◆ **To do**
Reproduce verbatim everything in the forum excerpt below, from "Ideally you should" down to "way to live.".

◆ **Excerpt provided**
● ● ● ● ●

Bloody hell this is horrendous! He is abusive and you need to leave. Surprised at the first couple of replies suggesting you can talk it through... this is way too awful for a 'conversation'

Latte75 · 23/02/2019 02:28

www.womensaid.org.uk/the-survivors-handbook/what-is-a-refuge-and-how-can-i-stay-in-one/

Having now read all of the above thread it sounds like the most important thing is to get yourself and your child into a safe situation. None of this is your or your child's fault and you deserve much better than this. Maybe calling women's aid would be a good start if you can?

AnotherEmma · 23/02/2019 07:00

Please call the Women's Aid / Refuge helpline on tel:08082000247. You could also look up your local Women's Aid and call them directly.

Your options for leaving immediately are either a refuge or applying to the council as homeless. If you are not yet ready to leave you could still apply for social housing, this will get you on the register. But you won't be high priority until you decide to end the relationship and leave.

Ideally you should report the abuse to the police. This will mean that you have evidence which you can use to help you get housing and also if you need to go to court to sort out child arrangements further down the line. Police might feel like a big step so if you're not sure you could ask Women's Aid for advice and support in deciding what to do.

Money-wise, after you leave you will be entitled to child maintenance and maybe benefits (depending on your income). There is child maintenance calculator on the cmoptions website and there are various benefits calculators (eg entitledto.co.uk) or you could ask Citizens Advice.

I really hope that you leave soon or start getting support and getting your ducks in a row so that you can. This is no way to live.

Flowers
Snowoctopus · 23/02/2019 08:05

Thank you so much! This is all really helpful.

● ● ● ● ●

◆ **Information provided**

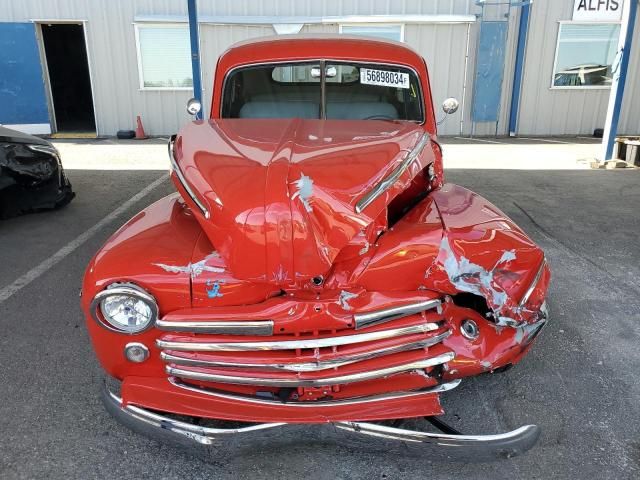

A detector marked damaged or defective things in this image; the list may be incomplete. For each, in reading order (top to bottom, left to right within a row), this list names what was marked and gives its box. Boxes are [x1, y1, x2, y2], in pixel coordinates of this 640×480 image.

black damaged car [0, 125, 75, 219]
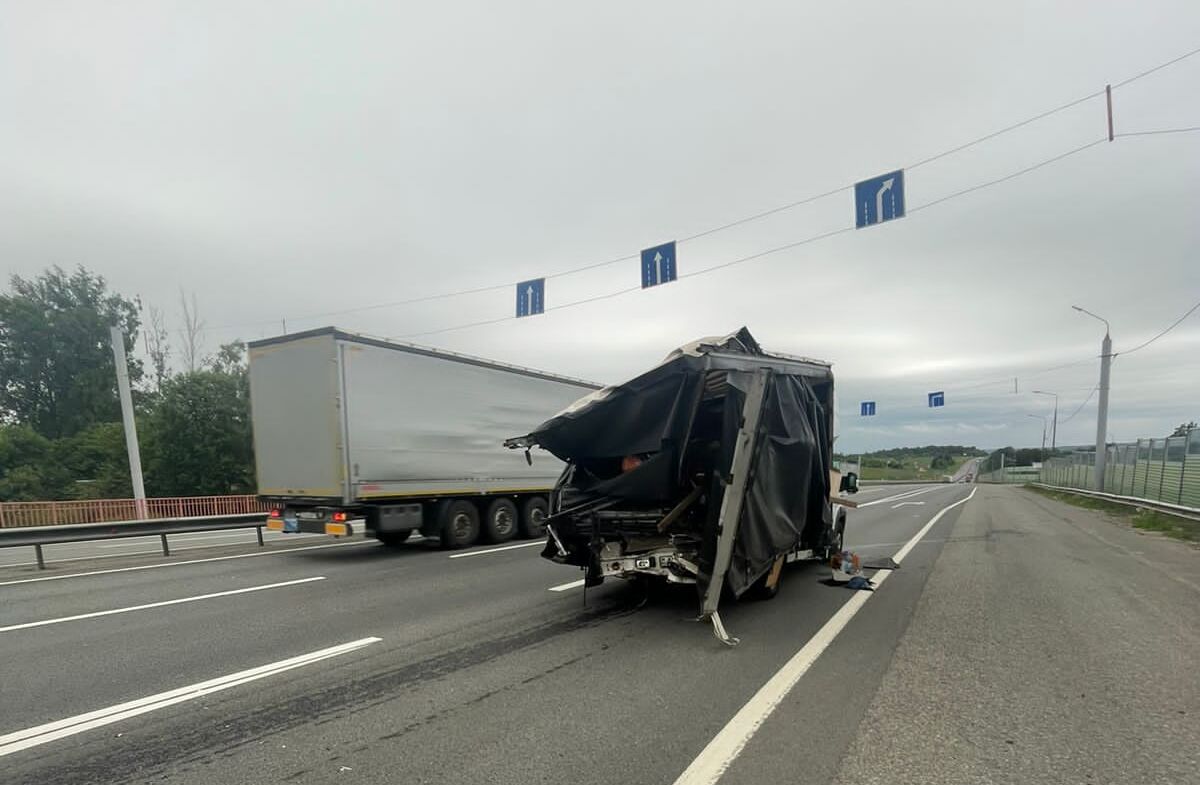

● ● ● ● ●

◆ **Exercise response**
Ideally you should report the abuse to the police. This will mean that you have evidence which you can use to help you get housing and also if you need to go to court to sort out child arrangements further down the line. Police might feel like a big step so if you're not sure you could ask Women's Aid for advice and support in deciding what to do.

Money-wise, after you leave you will be entitled to child maintenance and maybe benefits (depending on your income). There is child maintenance calculator on the cmoptions website and there are various benefits calculators (eg entitledto.co.uk) or you could ask Citizens Advice.

I really hope that you leave soon or start getting support and getting your ducks in a row so that you can. This is no way to live.